L’objet de l’époque : les calories
Jean-Luc Mélenchon a capitulé face à la tyrannie du chiffre.Pas celle du grand capital, l’autre – celle qui se nomme kilocalories (kcal) et qui l’incite à manger des taboulés au quinoa. Qu’est-ce qui incarne mieux notre époque obsédée par la science crispante du data que ces unités énergétiques ? Personne ne sait à quoi elles correspondent, mais tout le monde connaît vaguement les règles. Femme, 2 000 par jour. Homme, 3 000. Big Mac, beaucoup trop.
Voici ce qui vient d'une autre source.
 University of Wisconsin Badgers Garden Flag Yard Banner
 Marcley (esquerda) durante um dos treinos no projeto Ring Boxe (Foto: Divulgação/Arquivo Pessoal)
Les calories s’invitent sur les smartphones sans qu’on ait rien demandé. « Bravo, vous avez brûlé 781 calories avec Runtastic cette semaine ! Mettez vos chaussures et lancez-vous ! » Il y en a, des scores à obtenir. Chasser les Pokémon (41/250), vider les mails (372 non lus), mettre à jour le système d’exploitation (9.3.5), consulter le calendrier (4 événements au programme), et maintenant, donc, brûler des calories.
Vigipirate de la bouffe
Unités de mesure énergétique, utilisées sur le plan nutritionnel par les autorités pendant la première guerre mondiale pour inciter les populations à se rationner, comme l’explique l’Agence Science-Presse québécoise, les calories ont été transformées en outil de torture à l’usage des femmes par un livre, Diet and Health. With Key to the Calories, écrit par l’Américaine Lulu Hunt Peters, en 1918, et vendu à 2 millions d’exemplaires. « Désormais, vous mangerez des calories de nourriture. Plutôt que de dire que vous prenez une tranche de pain, ou une part de gâteau, vous direz 100 calories de pain, 350 calories de gâteau. » Merci Lulu.
Depuis, elles ont survécu à tout. Aux assauts conjoints de l’OMS et de la FAO, qui leur préféraient le joule. Au magnifique « Comité pour la nomenclature de l’Union internationale des sciences de la nutrition », réuni en 1969 et parvenu à la même conclusion. Aux experts en tout genre qui répètent que les calories ne sont pas le seul élément à prendre en compte pour faire un régime.
Mon soi quantifié
Rien n’y fait. Au contraire, cela s’aggrave. Jadis, elles n’étaient que les compagnes semi-inconscientes de notre petit déjeuner – 113 kcal par portion de 30 grammes, ruminait-on devant nos céréales aux fruits rouges. Désormais, elles nous clignotent aux yeux par la grâce des nouveaux « étiquetages nutritionnels » testés depuis le 26 septembre dans plusieurs régions de France. Une sorte de Vigipirate de la bouffe, où le roquefort fait office de fiché S.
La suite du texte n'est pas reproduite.